"Leaving the 'safe' world of disability"
Andy Ward, on his recovery from lymphoma. Why was it so hard to leave the wheelchair behind? Times Online:
For the first two years after diagnosis and radiotherapy treatment, my survival instincts kicked in. I spent the first 12 months in a wheelchair, the next with walking-sticks. This may sound like the most difficult part, but in fact, the last three years learning how to re-enter the world have, at times, been the hardest.
After recovering, understandably, I began to grieve for the life I might have had without illness and injury. But I also grieved for some parts of my wheelchair experience: being looked after; special times with friends and family...I lived in a restricted world, but it was slowly becoming familiar and safe. When my world opened out again (I) faced scary choices...
2 Comments:
I lived inside this disease of mine since, I believe, the second grade. I cry when I hear about success stories such as this because in the worst part of the disease I had to negotiate school and work. I missed my opportunity for my dream career and spent my work life working for people who were brutal, philistine, and not especially bright beyond the manipulation of numbers. Flushed by yelling, threats, and bewilderment that adults didn't behave more like adults, I ended up as a folded over dry cleaning bag.
The people who might have provided me with opportunities to offset my mistakes never wanted me.
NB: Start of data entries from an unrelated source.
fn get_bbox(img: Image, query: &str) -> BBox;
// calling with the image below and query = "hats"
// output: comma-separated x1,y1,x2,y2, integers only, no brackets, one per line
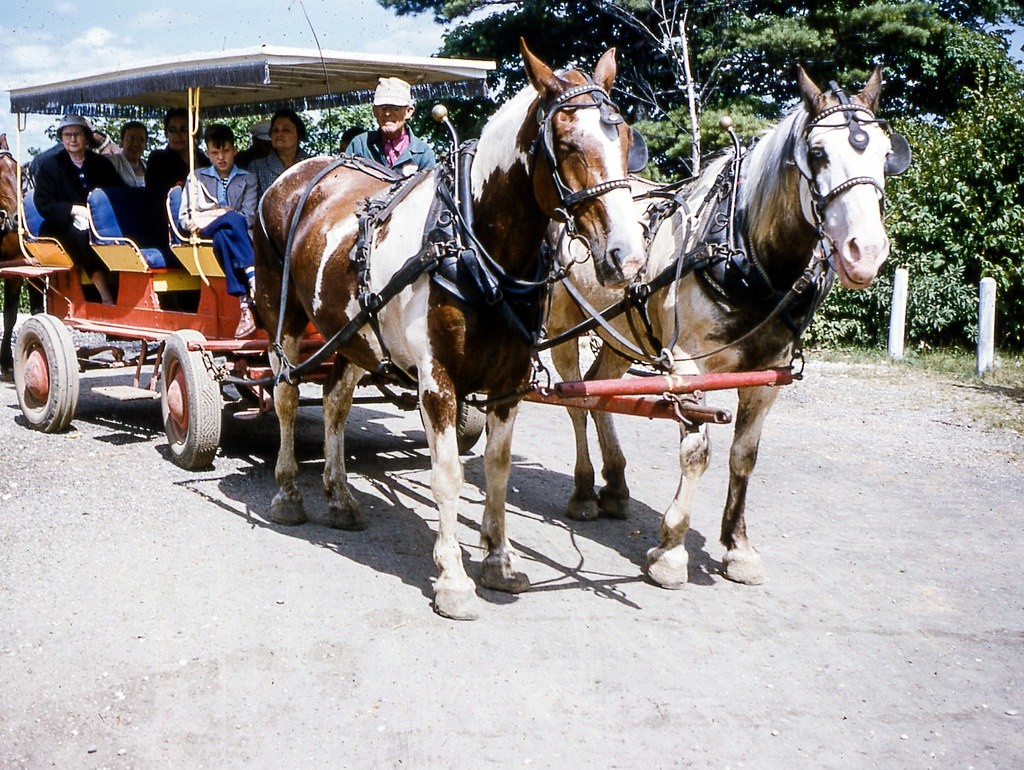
56,115,93,142
250,121,272,141
374,76,412,106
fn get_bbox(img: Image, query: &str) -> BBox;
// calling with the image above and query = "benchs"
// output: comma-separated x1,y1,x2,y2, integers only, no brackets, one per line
19,186,227,313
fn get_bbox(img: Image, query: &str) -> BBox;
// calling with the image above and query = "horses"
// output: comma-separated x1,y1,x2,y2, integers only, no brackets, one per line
247,31,648,621
549,61,914,596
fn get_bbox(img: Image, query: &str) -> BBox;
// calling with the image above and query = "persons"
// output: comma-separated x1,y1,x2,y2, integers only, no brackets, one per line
145,104,211,246
103,121,149,188
235,119,273,171
30,114,133,304
344,77,435,175
249,108,316,200
339,125,366,155
29,141,65,179
177,123,259,338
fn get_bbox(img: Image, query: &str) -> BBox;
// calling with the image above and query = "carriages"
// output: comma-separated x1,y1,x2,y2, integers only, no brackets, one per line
0,33,912,624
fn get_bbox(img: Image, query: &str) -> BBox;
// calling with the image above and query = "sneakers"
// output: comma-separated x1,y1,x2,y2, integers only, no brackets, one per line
235,303,257,338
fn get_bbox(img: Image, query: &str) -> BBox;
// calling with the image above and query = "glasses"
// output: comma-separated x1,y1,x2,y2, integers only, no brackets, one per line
167,125,187,133
62,132,85,137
A few went out of their way to hurt me. I have lived by never taking revenge, always watching these others rise and prosper.
I ask myself "How can he say that you can fix a life as disastrous as mine in three years?" I'm 47 years old, nearly 48. Stuck with no job and likely never to have a job. To stay in the world, I volunteer a few hours every week. No, I am not missing a leg or an arm. Just my sense of accomplishment and my sense of stability. I'm only bipolar.
Those choices he talks about at the end kill me.
Joel - Thank you for your comments. I think your insights are valuable. You have much to teach us about living with illness.